Alfie Kohn challenged these
widely accepted premises, and with them the very idea of
classroom "management," when the original edition of Beyond Discipline
was published in 1996. Since then, his path-breaking book has invited
hundreds of thousands of educators to question the assumption that problems
in the classroom are always the fault of students who don’t do what they’re
told; instead, it may be necessary to reconsider what it is that they’ve been
told to do - or to learn. Kohn shows how a fundamentally cynical view of
children underlies the belief that we must tell them exactly how we expect
them to behave and then offer "positive reinforcement" when they obey.
Just as memorizing someone
else's right answers fails to promote students'
intellectual development, so does complying with someone
else's expectations for how to act fail to help students
develop socially or morally. Kohn contrasts the idea of
discipline, in which things are done to students to
control their behavior, with an approach in which we work
with students to create caring communities where
decisions are made together.

● LISTED RECORDS
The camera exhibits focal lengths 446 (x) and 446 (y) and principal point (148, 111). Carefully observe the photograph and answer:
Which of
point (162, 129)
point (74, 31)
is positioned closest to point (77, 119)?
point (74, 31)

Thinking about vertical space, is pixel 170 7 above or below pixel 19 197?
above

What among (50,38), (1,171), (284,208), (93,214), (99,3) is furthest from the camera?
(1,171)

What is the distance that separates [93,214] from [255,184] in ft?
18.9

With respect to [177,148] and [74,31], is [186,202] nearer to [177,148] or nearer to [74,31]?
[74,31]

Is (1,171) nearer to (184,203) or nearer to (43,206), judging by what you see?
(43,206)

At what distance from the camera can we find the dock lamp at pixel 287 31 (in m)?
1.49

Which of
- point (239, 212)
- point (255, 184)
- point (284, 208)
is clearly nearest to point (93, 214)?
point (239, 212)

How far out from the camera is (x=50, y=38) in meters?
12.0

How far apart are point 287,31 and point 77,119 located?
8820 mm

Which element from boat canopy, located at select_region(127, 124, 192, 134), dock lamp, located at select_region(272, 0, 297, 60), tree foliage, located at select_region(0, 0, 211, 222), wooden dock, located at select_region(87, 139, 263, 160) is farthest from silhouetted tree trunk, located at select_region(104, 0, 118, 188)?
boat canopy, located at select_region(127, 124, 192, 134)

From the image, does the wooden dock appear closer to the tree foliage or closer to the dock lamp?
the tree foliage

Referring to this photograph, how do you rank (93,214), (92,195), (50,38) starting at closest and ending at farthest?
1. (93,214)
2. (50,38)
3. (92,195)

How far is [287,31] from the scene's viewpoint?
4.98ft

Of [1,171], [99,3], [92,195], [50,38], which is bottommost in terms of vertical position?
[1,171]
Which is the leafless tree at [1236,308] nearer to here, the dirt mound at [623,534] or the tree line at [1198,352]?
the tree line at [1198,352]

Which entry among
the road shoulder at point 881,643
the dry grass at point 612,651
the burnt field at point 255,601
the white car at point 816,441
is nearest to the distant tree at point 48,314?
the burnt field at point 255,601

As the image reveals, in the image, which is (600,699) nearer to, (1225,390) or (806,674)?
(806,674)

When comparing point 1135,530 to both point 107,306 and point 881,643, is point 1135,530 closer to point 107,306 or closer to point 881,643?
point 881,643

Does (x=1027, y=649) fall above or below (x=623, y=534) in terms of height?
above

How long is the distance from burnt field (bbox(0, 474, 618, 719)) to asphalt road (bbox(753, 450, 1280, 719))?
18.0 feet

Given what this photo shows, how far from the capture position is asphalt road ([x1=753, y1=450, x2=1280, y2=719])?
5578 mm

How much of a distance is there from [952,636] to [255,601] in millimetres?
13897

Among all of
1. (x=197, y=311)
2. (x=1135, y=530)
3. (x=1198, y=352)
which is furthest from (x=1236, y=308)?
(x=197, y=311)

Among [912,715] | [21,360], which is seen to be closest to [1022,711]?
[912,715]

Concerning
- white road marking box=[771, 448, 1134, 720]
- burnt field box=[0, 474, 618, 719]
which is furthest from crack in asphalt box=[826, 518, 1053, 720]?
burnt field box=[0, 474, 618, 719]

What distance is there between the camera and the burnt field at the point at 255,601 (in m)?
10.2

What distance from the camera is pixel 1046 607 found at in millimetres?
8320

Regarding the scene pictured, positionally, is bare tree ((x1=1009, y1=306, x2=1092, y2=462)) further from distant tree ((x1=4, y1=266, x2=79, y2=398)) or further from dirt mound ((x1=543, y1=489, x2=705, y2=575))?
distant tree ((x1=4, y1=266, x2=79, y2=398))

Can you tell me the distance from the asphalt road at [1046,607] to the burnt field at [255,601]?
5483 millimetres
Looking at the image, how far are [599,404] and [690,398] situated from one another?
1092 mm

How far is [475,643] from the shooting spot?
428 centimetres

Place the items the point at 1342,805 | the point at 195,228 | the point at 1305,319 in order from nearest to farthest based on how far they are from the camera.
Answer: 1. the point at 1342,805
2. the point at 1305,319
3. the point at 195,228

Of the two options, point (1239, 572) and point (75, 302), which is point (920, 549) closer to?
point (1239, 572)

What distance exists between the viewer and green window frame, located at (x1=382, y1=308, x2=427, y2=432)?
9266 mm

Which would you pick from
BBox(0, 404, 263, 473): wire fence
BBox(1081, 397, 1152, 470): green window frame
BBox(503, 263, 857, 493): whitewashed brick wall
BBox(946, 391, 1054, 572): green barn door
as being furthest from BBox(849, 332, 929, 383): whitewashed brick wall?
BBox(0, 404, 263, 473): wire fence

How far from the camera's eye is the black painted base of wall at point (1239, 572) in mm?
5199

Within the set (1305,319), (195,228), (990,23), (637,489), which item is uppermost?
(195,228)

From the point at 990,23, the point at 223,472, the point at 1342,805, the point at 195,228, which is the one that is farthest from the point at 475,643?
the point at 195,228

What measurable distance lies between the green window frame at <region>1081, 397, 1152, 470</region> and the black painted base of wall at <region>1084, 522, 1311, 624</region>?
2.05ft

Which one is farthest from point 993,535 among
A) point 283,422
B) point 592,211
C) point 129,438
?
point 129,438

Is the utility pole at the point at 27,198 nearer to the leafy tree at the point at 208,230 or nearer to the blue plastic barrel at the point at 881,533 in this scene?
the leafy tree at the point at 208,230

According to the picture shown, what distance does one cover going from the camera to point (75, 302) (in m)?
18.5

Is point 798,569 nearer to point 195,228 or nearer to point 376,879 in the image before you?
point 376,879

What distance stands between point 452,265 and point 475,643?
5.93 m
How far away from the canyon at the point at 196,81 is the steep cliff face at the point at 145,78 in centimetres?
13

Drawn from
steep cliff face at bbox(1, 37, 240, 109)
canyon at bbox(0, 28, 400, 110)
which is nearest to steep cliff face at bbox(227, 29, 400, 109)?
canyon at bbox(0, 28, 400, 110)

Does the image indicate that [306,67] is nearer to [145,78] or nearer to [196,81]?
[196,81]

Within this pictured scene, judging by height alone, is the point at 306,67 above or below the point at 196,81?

● REQUIRED ACTIONS
A – From the passage on classroom discipline above, set down the words between "Just as memorizing" and "are made together.", inclusive.
B – Render this sentence from the passage on classroom discipline in Spanish: "Kohn contrasts the idea of discipline, in which things are done to students to control their behavior, with an approach in which we work with students to create caring communities where decisions are made together."

● ANSWERS BY TASK
A –
Just as memorizing someone
else's right answers fails to promote students'
intellectual development, so does complying with someone
else's expectations for how to act fail to help students
develop socially or morally. Kohn contrasts the idea of
discipline, in which things are done to students to
control their behavior, with an approach in which we work
with students to create caring communities where
decisions are made together.

B – Kohn contrasta la idea de la disciplina, en la que se les hacen cosas a los estudiantes para controlar su conducta, con un enfoque en el que trabajamos con los estudiantes para crear comunidades afectuosas donde las decisiones se toman en conjunto.